The nice part is that you don’t need to store the “last txnId published on Pulsar” anywhere, because you can recover it from the producer after a restart (`producer.getLastSequenceId()`)
----
2018-03-07 18:15:32 UTC - Vladimir Shchur: @Vladimir Shchur has joined the channel
----
2018-03-07 18:17:59 UTC - Vladimir Shchur: Hi, guys! Joined to ask if there are plans for dotnet client?
----
2018-03-07 18:21:01 UTC - Ali Ahmed: currently no official plans , pr’s are welcome , there is support for websocket for simple clients , a base C++ layer for languages like python to wrap around but pure binary compatible .net client is not being considered currently.
----
2018-03-07 18:22:26 UTC - Vladimir Shchur: I see, thank you for clearing things up
----
2018-03-07 18:44:54 UTC - Daniel Ferreira Jorge: Hi @Matteo Merli thank you for the answer!
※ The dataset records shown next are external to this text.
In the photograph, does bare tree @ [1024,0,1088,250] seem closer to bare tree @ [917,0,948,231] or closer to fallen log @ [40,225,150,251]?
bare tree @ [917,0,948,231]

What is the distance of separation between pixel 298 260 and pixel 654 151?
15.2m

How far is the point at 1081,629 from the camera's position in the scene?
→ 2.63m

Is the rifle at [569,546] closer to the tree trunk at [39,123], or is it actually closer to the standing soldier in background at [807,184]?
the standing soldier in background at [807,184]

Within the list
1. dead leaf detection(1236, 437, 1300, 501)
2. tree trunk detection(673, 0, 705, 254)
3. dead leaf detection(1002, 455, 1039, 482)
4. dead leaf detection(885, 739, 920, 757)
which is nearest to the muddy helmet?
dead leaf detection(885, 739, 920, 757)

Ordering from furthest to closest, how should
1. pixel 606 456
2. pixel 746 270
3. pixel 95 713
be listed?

I can have a unique, but non-sequential `txnId` (something like a GUID)... I can't see how pulsar will know when the duplicated messages stopped and new messages are arriving if it only know the last published "non-sequential" sequenceId... maybe I'm missing something?
----
2018-03-07 18:46:14 UTC - Matteo Merli: by non-sequential, you mean completely random or does it increase?

For example: having 1 - 5 - 12 - 45 .. would work
----
2018-03-07 18:46:27 UTC - Daniel Ferreira Jorge: completely random
----
2018-03-07 18:47:34 UTC - Matteo Merli: ok.. then it’s tricky :slightly_smiling_face:
----
2018-03-07 18:49:53 UTC - Daniel Ferreira Jorge: I could assume that the DCP client will always send some duplicated message upon restart and wait for the `producer.getLastSequenceId()` but this will not work if the "crash" was "clean"
----
2018-03-07 18:50:46 UTC - Daniel Ferreira Jorge: by clean I mean the DCP state was persisted exactly where the last `producer.getLastSequenceId()` is
----
2018-03-07 18:52:56 UTC - Daniel Ferreira Jorge: I think I need to look at some other strategy
----
2018-03-07 18:54:49 UTC - Daniel Ferreira Jorge: thanks @Matteo Merli!
----
2018-03-07 18:55:17 UTC - Matteo Merli: you’re welcome
----
2018-03-07 20:33:38 UTC - Daniel Ferreira Jorge: Hi, I have another question. If in a consumer I do not ack some messages (maybe the destination is down), when will it be redelivered? Is it configurable (try to redeliver every X minutes) or I can only explicitly ask for it?
----
2018-03-07 21:50:41 UTC - Adam Williams: @Daniel Ferreira Jorge This only answers part of your question - but you can ask for unacknowledged messages: <https://pulsar.incubator.apache.org/docs/latest/project/BinaryProtocol/#command-redeliverunacknowledgedmessages>
----
2018-03-07 22:48:07 UTC - Matteo Merli: @Daniel Ferreira Jorge the default is to not re-deliver the messages (unless the consumer disconnects).

On the consumer configuration you can configure the acknowledge-timeout. If you don’t acknowledge a message within that time, it will be automatically redelivered either to this or another consumer (if on a shared subscription).

In Java : `ConsumerConfiguration.setAckTimeout()`
In Python: `unacked_messages_timeout_ms` option in the `subscribe()` calls
----